WONDERFUL REDEMPTION
Paul doesn't just condemn this sinful behaviour: he says his readers have forsaken those lifestyles. Nor does he say whether they were still struggling with the sins or not. He does say, however, they are wonderfully redeemed by using very strong words of redemption through the Cross of Christ - "...you were washed, you were sanctified, you were justified in the name of the Lord Jesus Christ and by the Spirit of our God." (1 Corinthians 6:11). That would have been extraordinary for the Corinthians to hear, especially in terms of the ridiculed homosexuals. He is affirming them as redeemed people and later as functioning parts of the Body of Christ (1 Corinthians 12:12-27).
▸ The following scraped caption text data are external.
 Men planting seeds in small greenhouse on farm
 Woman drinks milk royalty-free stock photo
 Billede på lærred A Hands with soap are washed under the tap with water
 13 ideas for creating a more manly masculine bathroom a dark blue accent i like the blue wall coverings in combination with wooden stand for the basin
Oh that we could give the same example in our churches today!

REDEMPTION IS HEALING
Homosexuality is one manifestation of a low self image. This is why some homosexuals feel liberated by saying, "I'm glad to be gay." Many people with a low sense of self worth are perfectionists. They may obsessively chase solutions, often 'Christian healing programmes', desperately hoping they will feel more acceptable. A perfectionist often longs for order and predictability, and what is perceived as failure and criticism can be traumatically painful. There may be times when he or she believes they are close to achieving their ideal. Many Christian healing programmes work with the Holy Spirit and deal with past hurts. Sadly, many give the impression the way forward is easily defined and there seems little room for the person's uniqueness and God's unique way of responding. Often, if the Christian experience does not appear to deliver what was promised, it is rejected. "It doesn't work!", is the response. Perhaps what is really being said is, "I have not failed!"
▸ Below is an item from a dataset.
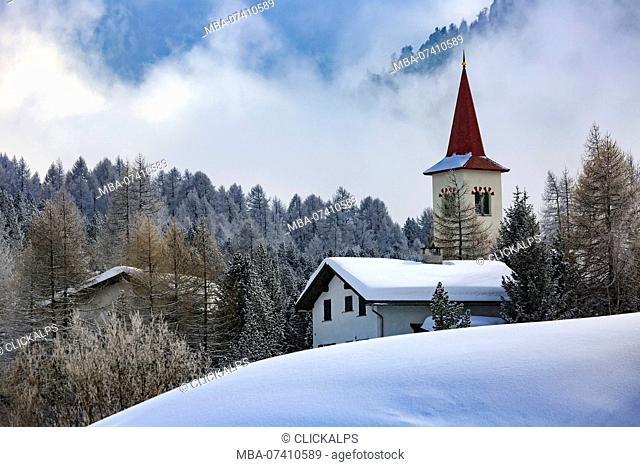 Church Chiesa Bianca in winter, Maloja, Engadin, Canton Grisons, Switzerland, Europe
Healing must involve an acceptance of the amazing paradoxes of God's Grace. It must involve an acceptance of God's sovereignty as the 'storyteller'. Healing must also involve accepting the value of our unique story, good and bad. This includes our sexuality and all it tells us about ourselves and others. In other words our unique sexuality is a part of our unique value, as a member of Christ's body. That is not simply true for tomorrow, when it may or may not have changed, but today. We believe we are valued and loved by God, because of our uniqueness, not despite it or because we feel it.

RELATIONSHIPS
I used to believe God's way forward is primarily through affirming Christian relationships which meet the previously unmet human needs. The problem with this ideal is the practical outcome. I take into those relationships my insecurities, sexual desires and emotional needs. They are likely to draw me to the person whom I feel will fulfil my needs. The other person's response is also influenced by their own similar issues. Sometimes it can seem to be effective and I may feel loved and affirmed by other people and therefore by God. However, I now believe my sense of value and identity must come firstly from my relationship with God and myself. I must accept and then act on, the truth of God's unique love for me, not simply through my feelings. Then this value can and should be affirmed through special human relationships, which also involve commitment.

As I find my value and identity with God and then others, through my unique story, it will include my sexuality. Some feelings, including sexual ones, may change and some may not, but I will know love and fulfilment with God and within His Body and Kingdom. This is healing for homosexuality and heterosexuality.